During the demolition of existing buildings to make way for the new complex, the Gallego Flour Mills were demolished in October 1970. These mills were first established around 1798 by Joseph Gallego, a Richmond merchant. They were successively burned down and reconstructed in the early 1800s, the 1820s, 1834, 1848, 1865, and 1903. In 1930, the mills closed down after the loss of water rights from the canal to the C&O.

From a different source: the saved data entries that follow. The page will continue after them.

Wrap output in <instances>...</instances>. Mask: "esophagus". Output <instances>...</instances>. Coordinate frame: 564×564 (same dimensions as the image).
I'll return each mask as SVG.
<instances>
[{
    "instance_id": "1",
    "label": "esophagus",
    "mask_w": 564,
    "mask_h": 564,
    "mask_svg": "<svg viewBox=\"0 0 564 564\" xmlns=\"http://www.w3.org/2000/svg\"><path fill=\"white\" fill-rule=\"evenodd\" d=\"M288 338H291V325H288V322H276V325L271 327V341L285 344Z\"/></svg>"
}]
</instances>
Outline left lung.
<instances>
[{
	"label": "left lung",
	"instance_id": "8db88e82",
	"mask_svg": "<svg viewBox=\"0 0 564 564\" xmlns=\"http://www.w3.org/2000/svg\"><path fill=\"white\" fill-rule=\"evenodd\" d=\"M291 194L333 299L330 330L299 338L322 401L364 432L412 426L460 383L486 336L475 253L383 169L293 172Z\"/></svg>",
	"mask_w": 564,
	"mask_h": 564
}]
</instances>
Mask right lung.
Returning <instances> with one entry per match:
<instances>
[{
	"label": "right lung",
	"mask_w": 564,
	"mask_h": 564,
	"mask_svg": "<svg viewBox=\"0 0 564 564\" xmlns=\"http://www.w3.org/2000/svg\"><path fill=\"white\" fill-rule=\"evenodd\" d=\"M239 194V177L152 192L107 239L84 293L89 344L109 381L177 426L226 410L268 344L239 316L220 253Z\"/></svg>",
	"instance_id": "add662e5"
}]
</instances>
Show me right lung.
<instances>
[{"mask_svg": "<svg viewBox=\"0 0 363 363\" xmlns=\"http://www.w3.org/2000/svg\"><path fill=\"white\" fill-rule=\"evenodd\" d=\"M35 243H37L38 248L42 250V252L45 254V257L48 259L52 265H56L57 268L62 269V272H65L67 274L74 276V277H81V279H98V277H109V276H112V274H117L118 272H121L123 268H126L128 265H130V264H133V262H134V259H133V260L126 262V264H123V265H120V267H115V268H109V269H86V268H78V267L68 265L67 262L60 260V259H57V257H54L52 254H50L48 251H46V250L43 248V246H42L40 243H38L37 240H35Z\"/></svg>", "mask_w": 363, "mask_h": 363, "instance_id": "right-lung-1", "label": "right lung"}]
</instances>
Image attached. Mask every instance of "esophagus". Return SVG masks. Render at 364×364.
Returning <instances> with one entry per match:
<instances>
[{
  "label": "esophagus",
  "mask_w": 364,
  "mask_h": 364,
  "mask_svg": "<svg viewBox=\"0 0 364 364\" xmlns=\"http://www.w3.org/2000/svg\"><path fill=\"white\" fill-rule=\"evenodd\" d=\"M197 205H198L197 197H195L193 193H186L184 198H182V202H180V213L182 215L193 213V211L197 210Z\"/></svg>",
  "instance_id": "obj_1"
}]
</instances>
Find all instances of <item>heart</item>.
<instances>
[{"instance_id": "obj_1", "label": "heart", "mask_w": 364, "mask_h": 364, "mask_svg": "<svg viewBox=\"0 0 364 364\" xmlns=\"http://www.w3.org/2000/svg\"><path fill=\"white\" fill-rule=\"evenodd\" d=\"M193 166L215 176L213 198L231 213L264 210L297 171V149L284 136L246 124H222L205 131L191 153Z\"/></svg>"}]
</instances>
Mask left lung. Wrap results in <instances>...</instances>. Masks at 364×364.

The development took another fifteen years before the first building was completed. By 1987, all four buildings had been finished and were opened to their tenants. One James Center was initially known as the Dominion Bank building while Two James Center was known as the Central Fidelity Bank building. One James Center was later known as the First Union Bank building from 1993 to 2001, the McGuire Woods building from 2004 to 2015, and since 2020 has held the sign of HCA Healthcare. Two James Center was later known as the Central Fidelity Bank Building from 1993 to 1998, the Wachovia building from 1998 to 2008, and since 2008 has been known as the Wells Fargo Building.

== History ==
The land where the James Center is located was annexed to the city of Richmond in 1769. It was later to be chosen as the site for the Great Turning Basin for the James River and Kanawha Canal and was constructed as such in the late 1700s. The canal was a key mode of transportation in the 1800s but was extremely expensive to maintain, as seasonal floods often wiped out necessary locks and dumped sediment into the canal bed. In addition, railroads rapidly became the most expedient way to move passengers and freight across the country. By the late 1870s, the canal company had declared bankruptcy and was bought by the Richmond and Alleghany Railroad. The R&A built its track on top of the old canal tow-path and abandoned the canal bed. The turning basin in Richmond was filled in over time and became a yard for the railroad. In 1890, the R&A was bought by the new Chesapeake and Ohio Railway. Railroads across the country, including the C&O, reached their zenith serving the tremendous demands of the US war machine during World War II but were largely supplanted by the airline and automobile industries in the next few decades.